Cool, calm, and committed


Alisha's Story

Meet Alisha, a women's fitness and health coach who is pregnant with her first child and in the early stages of her pregnancy. She's a goal-oriented go-getter who is sticking to her pre-pregnancy workout schedule and modifying things as she needs to. Her message on exercise: something is always better than nothing!
 

What was the biggest pregnancy exercise myth told to you that you knew (or now know) wasn’t true?
One myth I’ve heard is that you shouldn’t start exercising while you’re pregnant if you didn’t regularly exercise before. 

I believe that’s rubbish. Of course, a newbie isn’t going to jump into bodybuilding weights in the middle of their pregnancy, but any woman can definitely start moving regularly through walking, swimming, and basic weight training. 


What was your exercise routine before becoming pregnant? 
Before I fell pregnant I was doing 3 functional strength workouts a week, and aiming for 3 cardio sessions a week (e.g. HIIT session, interval running, boxing, etc). My daily activity goal was 30+ minutes of exercise, which I hit 5-6 days a week most weeks.


What does your exercise routine look like now?
Currently, I'm 14 weeks pregnant, and since falling pregnant my goal has been basically the same - 3 weights sessions, 3 cardio sessions a week. For my weights sessions, I usually try to do a full body workout hitting legs, glutes, back, shoulders, chest, and arms. Sometimes I might do an upper/lower body split, but generally, I'll do a full body circuit. I usually do either 12-15 reps or 40 seconds of work with 20 seconds rest. 

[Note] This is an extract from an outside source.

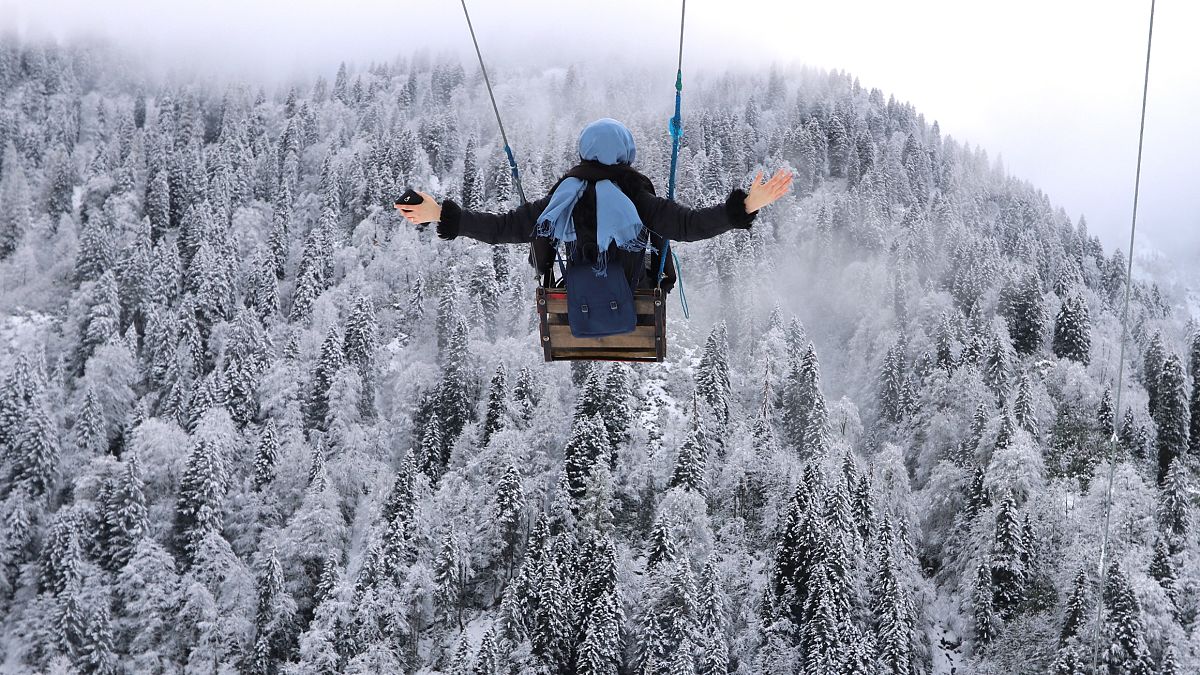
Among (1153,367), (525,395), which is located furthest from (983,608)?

I've been a little less strict on the time for my cardio sessions. Sometimes I may just get a 20-minute brisk walk in, but I believe SOMETHING is better than nothing. Over the past 8 weeks or so, I've probably hit 4-5 out of 6 workouts a week. 

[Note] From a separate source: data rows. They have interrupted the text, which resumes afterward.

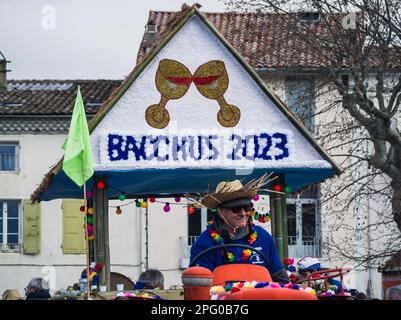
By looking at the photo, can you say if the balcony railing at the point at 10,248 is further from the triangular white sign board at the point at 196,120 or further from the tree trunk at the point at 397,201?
the triangular white sign board at the point at 196,120

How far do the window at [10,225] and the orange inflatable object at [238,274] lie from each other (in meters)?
35.6

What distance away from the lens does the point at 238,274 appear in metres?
9.64

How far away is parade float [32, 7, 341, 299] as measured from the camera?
15039 mm

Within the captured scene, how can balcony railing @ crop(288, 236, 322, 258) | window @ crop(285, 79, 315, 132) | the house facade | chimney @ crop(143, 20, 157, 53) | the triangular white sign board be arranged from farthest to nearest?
chimney @ crop(143, 20, 157, 53) < balcony railing @ crop(288, 236, 322, 258) < the house facade < window @ crop(285, 79, 315, 132) < the triangular white sign board

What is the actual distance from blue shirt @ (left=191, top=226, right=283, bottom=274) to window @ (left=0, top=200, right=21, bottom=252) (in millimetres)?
34035

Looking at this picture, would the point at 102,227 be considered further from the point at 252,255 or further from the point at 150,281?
the point at 252,255

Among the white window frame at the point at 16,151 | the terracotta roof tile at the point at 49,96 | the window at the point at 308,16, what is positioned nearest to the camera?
the window at the point at 308,16

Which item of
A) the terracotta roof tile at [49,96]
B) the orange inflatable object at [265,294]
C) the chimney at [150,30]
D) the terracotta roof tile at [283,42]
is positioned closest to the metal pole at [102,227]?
the orange inflatable object at [265,294]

What has been the biggest challenge in pursuing physical fitness and exercise during pregnancy?

Tiredness. I've been super blessed and haven't had any serious nausea, but fatigue - hello! My struggle has been to just make exercise happen around that. Some days I listen to my body and just rest (such as taking an extra nap if I need to). 


How did you overcome this challenge to Shape Your Pregnancy?
The way I've tackled this challenge is to commit to getting my workouts done in the morning before the day gets ahead. I figure if I get my workout done even if I'm feeling a bit tired, I can always nap later! Most of the time this is working for me.


What message would you want to share with other expecting and new moms?

I would want them to know that your body needs to keep moving and exercising for a healthy mumma, healthy birth and healthy baby! AND exercising is completely safe within the parameters of what you've previously been doing. Our bodies don't just automatically become unable to exercise once we're pregnant. I've personally learned that aside from the challenging fatigue and/or nausea we may experience at first, our bodies can continue almost as normal with our exercise, and slowly taper off intensity as pregnancy progresses.


Do you use Baby2Body? Feel free to share any thoughts or experiences you’ve had with Baby2Body so far.
I'm new to Baby2Body but loving what it promotes and how it empowers women! I love that you are trying to dispel the myths about fitness and pregnancy. I’m a women’s fitness and health coach and I’m currently pregnant (first time yay!) so I’m LOVING that I’m finding other women and communities like Baby2Body who support and promote fitness during pregnancy.